(Dataset entries)
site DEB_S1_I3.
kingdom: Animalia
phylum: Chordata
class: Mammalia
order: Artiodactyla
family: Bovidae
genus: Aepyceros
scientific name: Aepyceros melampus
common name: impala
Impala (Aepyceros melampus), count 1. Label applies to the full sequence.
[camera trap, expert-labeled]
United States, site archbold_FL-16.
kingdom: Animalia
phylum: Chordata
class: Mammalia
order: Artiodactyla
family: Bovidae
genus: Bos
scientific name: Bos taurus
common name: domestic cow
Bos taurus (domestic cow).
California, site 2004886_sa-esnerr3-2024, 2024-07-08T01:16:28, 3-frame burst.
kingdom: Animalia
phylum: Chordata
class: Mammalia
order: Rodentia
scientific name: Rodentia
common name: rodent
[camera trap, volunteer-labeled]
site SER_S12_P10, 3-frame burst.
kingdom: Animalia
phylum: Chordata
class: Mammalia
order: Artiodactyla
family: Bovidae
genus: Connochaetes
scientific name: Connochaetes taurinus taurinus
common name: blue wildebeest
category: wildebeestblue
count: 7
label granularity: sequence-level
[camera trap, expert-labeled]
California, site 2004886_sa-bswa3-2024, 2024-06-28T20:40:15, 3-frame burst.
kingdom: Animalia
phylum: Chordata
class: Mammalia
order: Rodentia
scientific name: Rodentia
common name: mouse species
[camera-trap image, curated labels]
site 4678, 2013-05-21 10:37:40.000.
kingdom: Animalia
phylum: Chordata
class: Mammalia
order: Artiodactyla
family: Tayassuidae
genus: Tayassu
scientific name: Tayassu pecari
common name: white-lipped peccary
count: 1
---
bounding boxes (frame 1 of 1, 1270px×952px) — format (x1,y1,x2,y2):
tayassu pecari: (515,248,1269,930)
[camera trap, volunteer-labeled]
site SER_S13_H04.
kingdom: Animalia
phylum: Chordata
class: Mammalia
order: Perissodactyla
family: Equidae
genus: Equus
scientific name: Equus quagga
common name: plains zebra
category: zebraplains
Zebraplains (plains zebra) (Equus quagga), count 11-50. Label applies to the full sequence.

WHAT TO WORK ON: Your answer is to contain exactly the lines from the one holding "genus: Tayassu" to the end of the entries, with no other line.

TASK RESPONSE:
genus: Tayassu
scientific name: Tayassu pecari
common name: white-lipped peccary
count: 1
---
bounding boxes (frame 1 of 1, 1270px×952px) — format (x1,y1,x2,y2):
tayassu pecari: (515,248,1269,930)
[camera trap, volunteer-labeled]
site SER_S13_H04.
kingdom: Animalia
phylum: Chordata
class: Mammalia
order: Perissodactyla
family: Equidae
genus: Equus
scientific name: Equus quagga
common name: plains zebra
category: zebraplains
Zebraplains (plains zebra) (Equus quagga), count 11-50. Label applies to the full sequence.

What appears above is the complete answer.